“Are you ready?” Betsy asked me in the morning as we readied the theater. It was thirty minutes before the second performance of our class’s theatrical adaptation of Flying Solo by Ralph Fletcher, and today, not only were the students’ parents coming, but so was Ralph, himself!
“Ready! And nervous!” I spat out. We still needed the videographer to come to check the new prop placement, and he wasn’t replying to my texts.
“Tranquila,” Betsy said. “Enjoy this!”
And despite a little tech hiccup right before we let parents in, I did.
I managed the changing of the digital backdrops and the sound effects, preparing to give cues if students needed, but mostly, I just enjoyed the show. Ralph and Ana sat to my right, and I kept warming at his audible reactions:
“Wow, she’s good.”
“Huh!”
“That’s pretty clever.”
When E as Mr. Peacock introduced him, and he stepped up to take his line (the line he wrote), the audience applauded loudly. Ralph! Here! A storyteller that inspires!
The rest of the day was a whirlwind of professional learning sessions with him, organized by Ana. My brain buzzed with ideas, my pen moving rapidly to catch all of the wonderful things he had to say.
One has stuck with me all afternoon into evening.
Ralph says, many students think revision is to fix a piece of writing that’s broken. He sees revision as a way to honor a piece that’s good, a piece that means something to you.

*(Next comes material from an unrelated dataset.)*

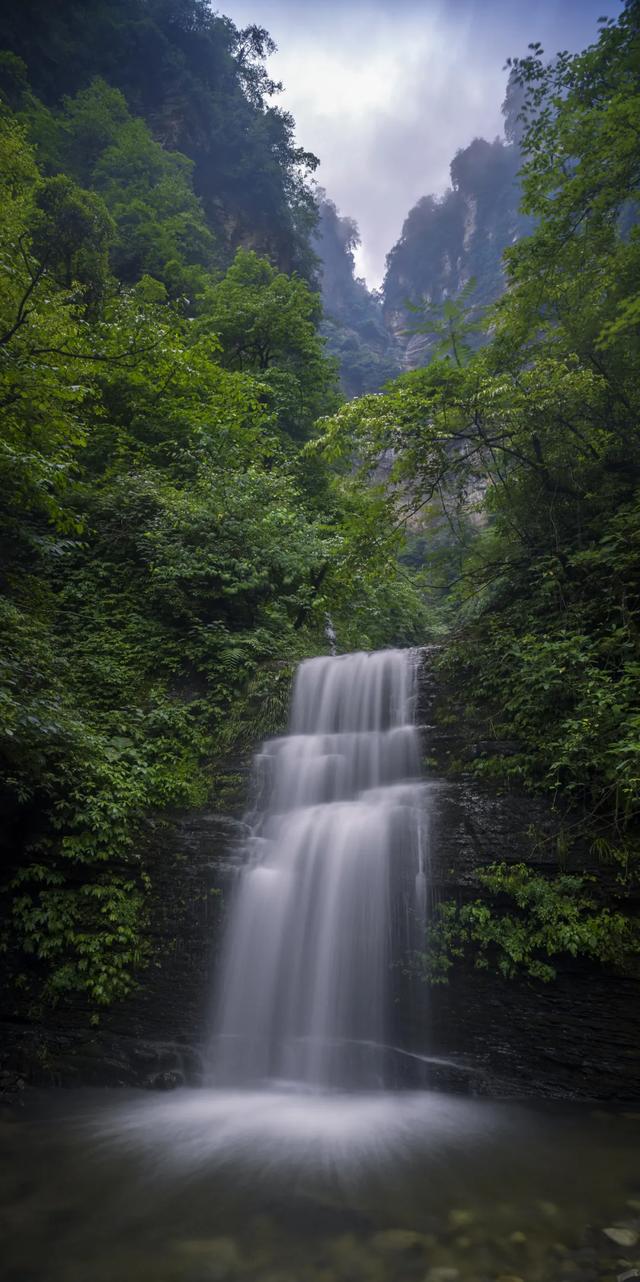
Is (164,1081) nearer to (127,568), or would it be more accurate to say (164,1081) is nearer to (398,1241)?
(398,1241)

Flying Solo meant something to us. We went through more than seven revisions of the adapted script, honing it each time, whittling away, adding, molding, sculpting a dynamic play that could truly capture the magic we felt with the first read. And I think we honored that original magic today.
I’m exhausted, and ready (in a way) to get back to our regular schedule without rehearsals. But mostly, I’m grateful.
Thank you, Ralph. Thank you for writing this book and all the others. Thank you for giving us permission to adapt it into a play. And thank you for coming to see it, for meeting our students. The smiles on their faces meant so much.